Warming of this kind, or worse, will undoubtedly be a major issue. It’s estimated the damage could total between $150 to $792 trillion if countries fail to reduce greenhouse gas emissions. But figures, impressive as they are, are unlikely to get people to act.

To do this you need to tell them how acting to save the planet can result in a better one. Instead of telling people, the world is in mortal danger, a vision of a better future needs to be explained.

Climate change offers several ways in which we can reshape the world for the better. The pandemic we are living through has revealed one of these. Cleaner air.

The lockdown enforced around the globe has resulted in a reduction of air pollution in major cities. Taking cars off the road has resulted in cleaner air. If this is maintained into the future, this will benefit us all. Reducing cardiovascular issues and improving overall wellbeing. After all, who doesn’t want to breathe cleaner air?

This pandemic has emptied our streets. Car journeys could continue to decrease in the future. With many people working from home and seeing the upsides, a return to the morning commute to work in an office isn’t going to appeal to many.

With more people working from home and fewer cars on the road, these empty spaces could be repurposed to benefit communities. New parks and green spaces could be built. Cities that were once dominated by pollution and traffic could be reclaimed as communal areas.

Potential for a green revolution in industry is also possible.
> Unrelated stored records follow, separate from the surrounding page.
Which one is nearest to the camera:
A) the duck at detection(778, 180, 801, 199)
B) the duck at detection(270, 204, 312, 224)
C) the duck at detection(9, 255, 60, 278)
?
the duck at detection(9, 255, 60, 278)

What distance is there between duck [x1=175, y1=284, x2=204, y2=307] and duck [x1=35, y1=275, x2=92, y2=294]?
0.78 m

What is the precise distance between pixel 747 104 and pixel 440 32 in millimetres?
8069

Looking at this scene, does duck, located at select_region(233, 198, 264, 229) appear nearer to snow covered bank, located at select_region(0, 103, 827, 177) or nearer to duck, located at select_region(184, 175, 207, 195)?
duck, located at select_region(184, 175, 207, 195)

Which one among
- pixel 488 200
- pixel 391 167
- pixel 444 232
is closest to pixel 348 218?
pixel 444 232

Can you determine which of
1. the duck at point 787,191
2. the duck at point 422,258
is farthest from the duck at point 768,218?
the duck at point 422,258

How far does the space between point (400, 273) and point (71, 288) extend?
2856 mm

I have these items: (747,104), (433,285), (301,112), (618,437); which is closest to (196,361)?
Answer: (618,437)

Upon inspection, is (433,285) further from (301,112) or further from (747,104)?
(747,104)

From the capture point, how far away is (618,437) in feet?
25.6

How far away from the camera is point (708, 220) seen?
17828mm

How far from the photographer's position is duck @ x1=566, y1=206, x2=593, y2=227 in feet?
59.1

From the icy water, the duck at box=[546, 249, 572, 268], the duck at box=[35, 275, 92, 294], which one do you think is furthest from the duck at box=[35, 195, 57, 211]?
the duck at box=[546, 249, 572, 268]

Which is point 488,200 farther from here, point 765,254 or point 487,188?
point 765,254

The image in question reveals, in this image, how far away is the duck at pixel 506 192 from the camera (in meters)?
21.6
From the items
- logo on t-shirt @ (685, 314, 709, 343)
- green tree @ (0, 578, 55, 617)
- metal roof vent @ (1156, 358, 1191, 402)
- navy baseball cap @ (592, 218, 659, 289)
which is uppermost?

New manufacturing jobs building solar panels, batteries and green infrastructure could employ millions of people around the world.

Our energy bills could be dramatically reduced by transitioning to clean energy Solar panelled tiles on our roofs which store energy in batteries attached to the side of our houses could power our homes. The need to rely on an already stretched energy grid would be reduced. Saving us and our government’s money.

A cleaner, greener future is a real possibility. Climate change has shown us that we cannot carry on the way we have. Change is necessary. But change is scary and if fear is the main motivating factor for change, people will resist.

Environmentalists should redefine their messages of doom to more positive ones to appeal to the human desire to be inspired by stories. The situation is what it is, but the power to build a better world is within our grasp.

Marketing climate change as a way of building a better world is the best way to bring more people on board and prevent catastrophe. Climate change is going to change the world in ways we can’t imagine, but that doesn’t mean we can’t build a better one.

Paradoxically, it’s by promoting the benefits of a greener world that will allow us to save it.